When I run essentially the same calculations with dask against zarr data and parquet data, the zarr-based calculations are significantly faster. Why? Is it maybe because I did something wrong when I created the parquet files?
I've replicated the issue with fake data (see below) in a jupyter notebook to illustrate the kind of behavior I'm seeing. I'd appreciate any insight anyone has into why the zarr-based calculation is orders of magnitude faster than the parquet-based calculation.
The data I'm working with in real life is earth science model data. The particular data parameters are not important, but each parameter can be thought of as an array with latitude, longitude, and time dimensions.
To generate zarr files, I simply write out the multi-dimensional structure of my parameter and its dimensions.
To generate parquet, I first "flatten" the 3-D parameter array into a 1-D array, which becomes a single column in my data frame. I then add latitude, longitude, and time columns before writing the data frame out as parquet.

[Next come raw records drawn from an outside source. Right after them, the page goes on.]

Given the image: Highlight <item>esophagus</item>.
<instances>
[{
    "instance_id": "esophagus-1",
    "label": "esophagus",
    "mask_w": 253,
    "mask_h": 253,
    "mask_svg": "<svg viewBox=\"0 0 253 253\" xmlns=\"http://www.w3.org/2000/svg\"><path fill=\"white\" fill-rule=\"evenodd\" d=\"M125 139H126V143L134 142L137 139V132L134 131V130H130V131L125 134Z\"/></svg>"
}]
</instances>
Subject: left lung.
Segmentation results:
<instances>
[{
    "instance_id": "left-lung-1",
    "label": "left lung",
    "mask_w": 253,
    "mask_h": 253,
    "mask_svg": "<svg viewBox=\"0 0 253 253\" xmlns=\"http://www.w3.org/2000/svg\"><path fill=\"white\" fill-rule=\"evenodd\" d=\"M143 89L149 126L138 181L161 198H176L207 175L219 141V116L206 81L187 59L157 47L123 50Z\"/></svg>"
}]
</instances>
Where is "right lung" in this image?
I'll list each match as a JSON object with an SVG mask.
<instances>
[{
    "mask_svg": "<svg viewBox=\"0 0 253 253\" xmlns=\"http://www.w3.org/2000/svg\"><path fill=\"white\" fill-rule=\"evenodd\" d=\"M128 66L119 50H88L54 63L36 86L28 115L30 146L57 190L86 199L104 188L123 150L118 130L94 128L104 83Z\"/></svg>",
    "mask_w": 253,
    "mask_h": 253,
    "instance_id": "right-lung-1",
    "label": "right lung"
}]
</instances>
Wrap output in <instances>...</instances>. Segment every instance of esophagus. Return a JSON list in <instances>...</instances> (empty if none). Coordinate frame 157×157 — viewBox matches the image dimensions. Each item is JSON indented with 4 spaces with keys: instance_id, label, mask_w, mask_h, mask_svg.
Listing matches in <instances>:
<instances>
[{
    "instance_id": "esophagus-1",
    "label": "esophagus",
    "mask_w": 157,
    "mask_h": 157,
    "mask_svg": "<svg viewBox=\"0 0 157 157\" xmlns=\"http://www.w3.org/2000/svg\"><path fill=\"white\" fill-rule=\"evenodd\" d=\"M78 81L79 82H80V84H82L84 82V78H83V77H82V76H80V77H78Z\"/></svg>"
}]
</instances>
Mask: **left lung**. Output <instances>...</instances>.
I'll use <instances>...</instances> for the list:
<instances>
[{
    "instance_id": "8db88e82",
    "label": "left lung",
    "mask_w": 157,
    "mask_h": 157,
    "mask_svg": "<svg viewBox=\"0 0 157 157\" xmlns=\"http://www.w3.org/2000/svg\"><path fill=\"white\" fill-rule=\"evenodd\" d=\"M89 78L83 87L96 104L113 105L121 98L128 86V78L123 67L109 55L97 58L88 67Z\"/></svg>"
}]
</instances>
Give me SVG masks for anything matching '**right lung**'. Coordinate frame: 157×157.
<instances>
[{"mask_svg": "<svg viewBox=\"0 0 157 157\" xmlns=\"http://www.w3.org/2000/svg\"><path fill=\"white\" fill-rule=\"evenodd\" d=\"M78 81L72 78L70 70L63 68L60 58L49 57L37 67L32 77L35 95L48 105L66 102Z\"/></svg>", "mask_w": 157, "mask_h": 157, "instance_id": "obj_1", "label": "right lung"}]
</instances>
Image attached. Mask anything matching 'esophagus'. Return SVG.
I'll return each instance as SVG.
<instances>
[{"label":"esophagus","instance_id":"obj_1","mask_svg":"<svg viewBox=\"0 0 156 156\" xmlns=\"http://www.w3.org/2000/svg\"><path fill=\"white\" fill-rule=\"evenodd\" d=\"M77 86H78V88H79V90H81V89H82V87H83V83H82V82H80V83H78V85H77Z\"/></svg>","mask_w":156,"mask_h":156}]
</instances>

This cell has all the imports needed for the rest of the code:
import pandas as pd
import numpy as np
import xarray as xr
import dask
import dask.array as da
import intake
from textwrap import dedent
This cell generates the fake data files, which total a bit more than 3 Gigabytes in size:
def build_data(lat_resolution, lon_resolution, ntimes):
"""Build a fake geographical dataset with ntimes time steps and
resolution lat_resolution x lon_resolution"""
lats = np.linspace(-90.0+lat_resolution/2,
90.0-lat_resolution/2,
np.round(180/lat_resolution))
lons = np.linspace(-180.0+lon_resolution/2,
180-lon_resolution/2,
np.round(360/lon_resolution))
times = np.arange(start=1,stop=ntimes+1)
data = np.random.randn(len(lats),len(lons),len(times))
return lats,lons,times,data
def create_zarr_from_data_set(lats,lons,times,data,zarr_dir):
"""Write zarr from a data set corresponding to the data passed in."""
dar = xr.DataArray(data,
dims=('lat','lon','time'),
coords={'lat':lats,'lon':lons,'time':times},
name="data")
ds = xr.Dataset({'data':dar,
'lat':('lat',lats),
'lon':('lon',lons),
'time':('time',times)})
ds.to_zarr(zarr_dir)
def create_parquet_from_data_frame(lats,lons,times,data,parquet_file):
"""Write a parquet file from a dataframe corresponding to the data passed in."""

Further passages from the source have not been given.